I think the way this works is a bit odd. Due to the order of setting
the flag pci_create_slot() in pci_hp_register() tries to match using
the wrong per_func_slot == 0. This doesn't really cause mismatches
though because the slot->number won't match the PCI_SLOT(dev->devfn)
except for the slot->number 0 where it is fine. 

One way to improve(?) on this is to have a per_func_slot flag also in
the struct hotplug_slot and then copy it over into the newly created
struct pci_slot. But then we have this flag twice.
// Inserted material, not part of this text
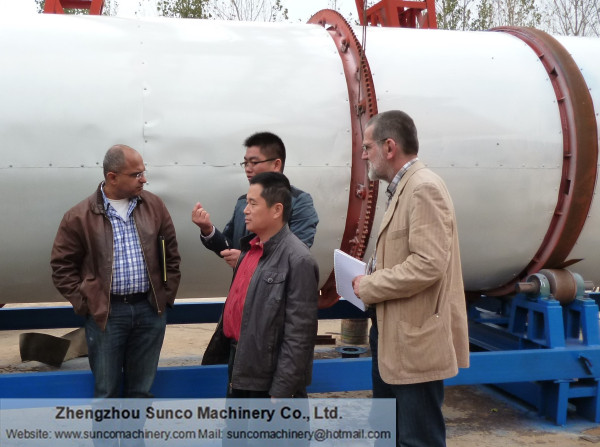 Egypt Customer for Chicken Manure Drying Machine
Or maybe this really
should be an argument to pci_create_slot()?
Re: [PATCH v1 1/3] PCI: Allow per function PCI slots
Posted by Farhan Ali 3 months, 2 weeks ago
On 10/21/2025 5:49 AM, Niklas Schnelle wrote:
> On Mon, 2025-10-20 at 12:01 -0700, Farhan Ali wrote:
>> On s390 systems, which use a machine level hypervisor, PCI devices are
>> always accessed through a form of PCI pass-through which fundamentally
>> operates on a per PCI function granularity. This is also reflected in the
>> s390 PCI hotplug driver which creates hotplug slots for individual PCI
>> functions. Its reset_slot() function, which is a wrapper for
>> zpci_hot_reset_device(), thus also resets individual functions.
>>
>> Currently, the kernel's PCI_SLOT() macro assigns the same pci_slot object
>> to multifunction devices. This approach worked fine on s390 systems that
>> only exposed virtual functions as individual PCI domains to the operating
>> system.  Since commit 44510d6fa0c0 ("s390/pci: Handling multifunctions")
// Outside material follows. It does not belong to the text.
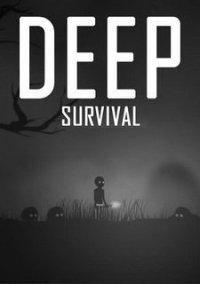 Обложка Deep: The Survival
>> s390 supports exposing the topology of multifunction PCI devices by
>> grouping them in a shared PCI domain. When attempting to reset a function
>> through the hotplug driver, the shared slot assignment causes the wrong
>> function to be reset instead of the intended one. It also leaks memory as
>> we do create a pci_slot object for the function, but don't correctly free
>> it in pci_slot_release().
>>
>> Add a flag for struct pci_slot to allow per function PCI slots for
>> functions managed through a hypervisor, which exposes individual PCI
>> functions while retaining the topology.
>>
>> Fixes: 44510d6fa0c0 ("s390/pci: Handling multifunctions")
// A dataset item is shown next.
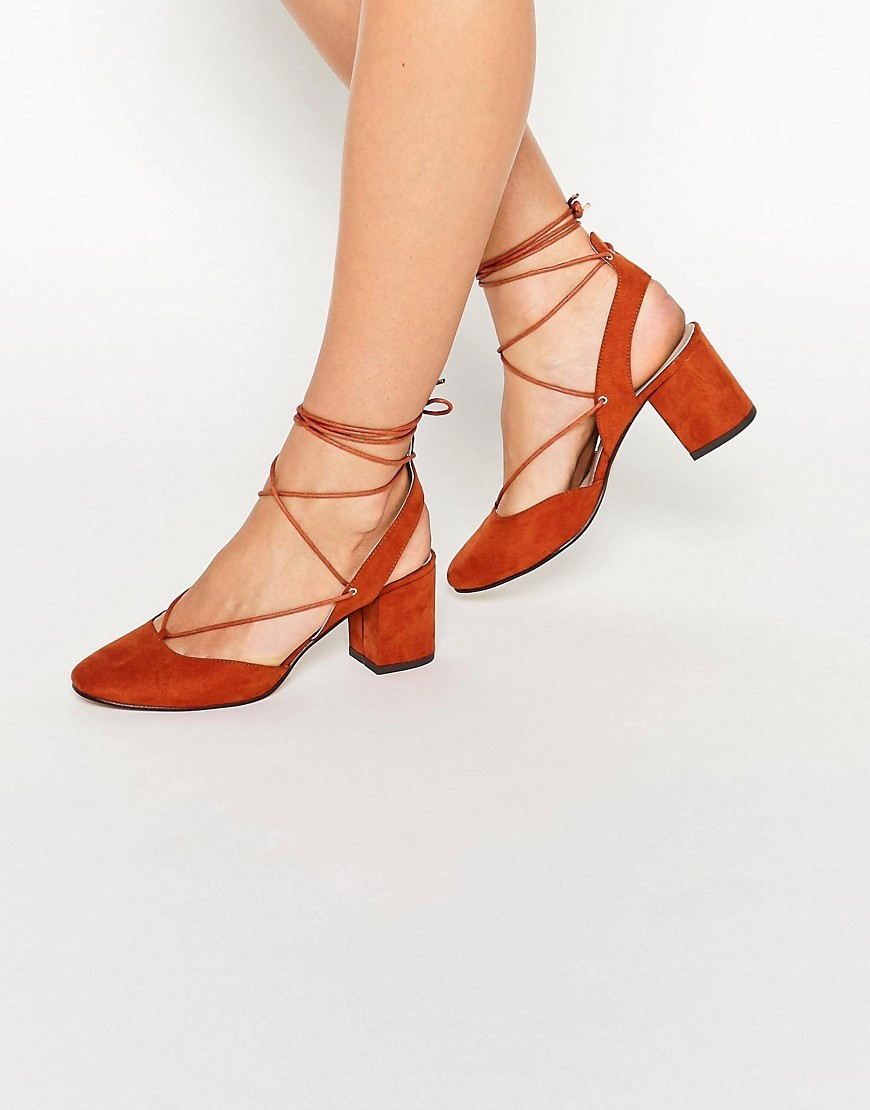 Serene Lace Up Heels Rust - predominant colour: terracotta; occasions: casual, creative work; material: suede; heel height: mid; ankle detail: ankle tie; heel: block; toe: round toe; style: courts; finish: plain; pattern: plain; season: s/s 2016; wardrobe: highlight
>> Cc: stable@vger.kernel.org
>> Suggested-by: Niklas Schnelle <schnelle@linux.ibm.com>
>> Reviewed-by: Benjamin Block <bblock@linux.ibm.com>
>> Signed-off-by: Farhan Ali <alifm@linux.ibm.com>
>> ---
>>   drivers/pci/hotplug/s390_pci_hpc.c | 10 ++++++++--
>>   drivers/pci/pci.c                  |  5 +++--
>>   drivers/pci/slot.c                 | 14 +++++++++++---
>>   include/linux/pci.h                |  1 +
>>   4 files changed, 23 insertions(+), 7 deletions(-)
>>
>> diff --git a/drivers/pci/hotplug/s390_pci_hpc.c b/drivers/pci/hotplug/s390_pci_hpc.c
>> index d9996516f49e..8b547de464bf 100644
>> --- a/drivers/pci/hotplug/s390_pci_hpc.c
>> +++ b/drivers/pci/hotplug/s390_pci_hpc.c
>> @@ -126,14 +126,20 @@ static const struct hotplug_slot_ops s390_hotplug_slot_ops = {
>>   
>>   int zpci_init_slot(struct zpci_dev *zdev)
>>   {
>> +	int ret;
>>   	char name[SLOT_NAME_SIZE];
>>   	struct zpci_bus *zbus = zdev->zbus;
>>   
>>   	zdev->hotplug_slot.ops = &s390_hotplug_slot_ops;
>>   
>>   	snprintf(name, SLOT_NAME_SIZE, "%08x", zdev->fid);
>> -	return pci_hp_register(&zdev->hotplug_slot, zbus->bus,
>> -			       zdev->devfn, name);
>> +	ret = pci_hp_register(&zdev->hotplug_slot, zbus->bus,
>> +				zdev->devfn, name);
>> +	if (ret)
>> +		return ret;
>> +
>> +	zdev->hotplug_slot.pci_slot->per_func_slot = 1;
> I think the way this works is a bit odd. Due to the order of setting
> the flag pci_create_slot() in pci_hp_register() tries to match using
> the wrong per_func_slot == 0. This doesn't really cause mismatches
> though because the slot->number won't match the PCI_SLOT(dev->devfn)
> except for the slot->number 0 where it is fine.
>
> One way to improve(?) on this is to have a per_func_slot flag also in
> the struct hotplug_slot and then copy it over into the newly created
> struct pci_slot. But then we have this flag twice. Or maybe this really
> should be an argument to pci_create_slot()?

This would still work as we associate the struct pci_dev to struct 
pci_slot in pci_dev_assign_slot(), when we would have the flag set. But 
I do see your point that there is room for improvement here. As 
discussed offline we can maybe have the flag in struct pci_bus since we 
already have the slots list. This would allow us to set the flag for 
zpci devices at the creation of the pci_bus. And can be used by 
pci_create_slot() and pci_dev_assign_slot() to correctly set the slot 
for the pci dev. Will post a v2 with this.

Thanks

Farhan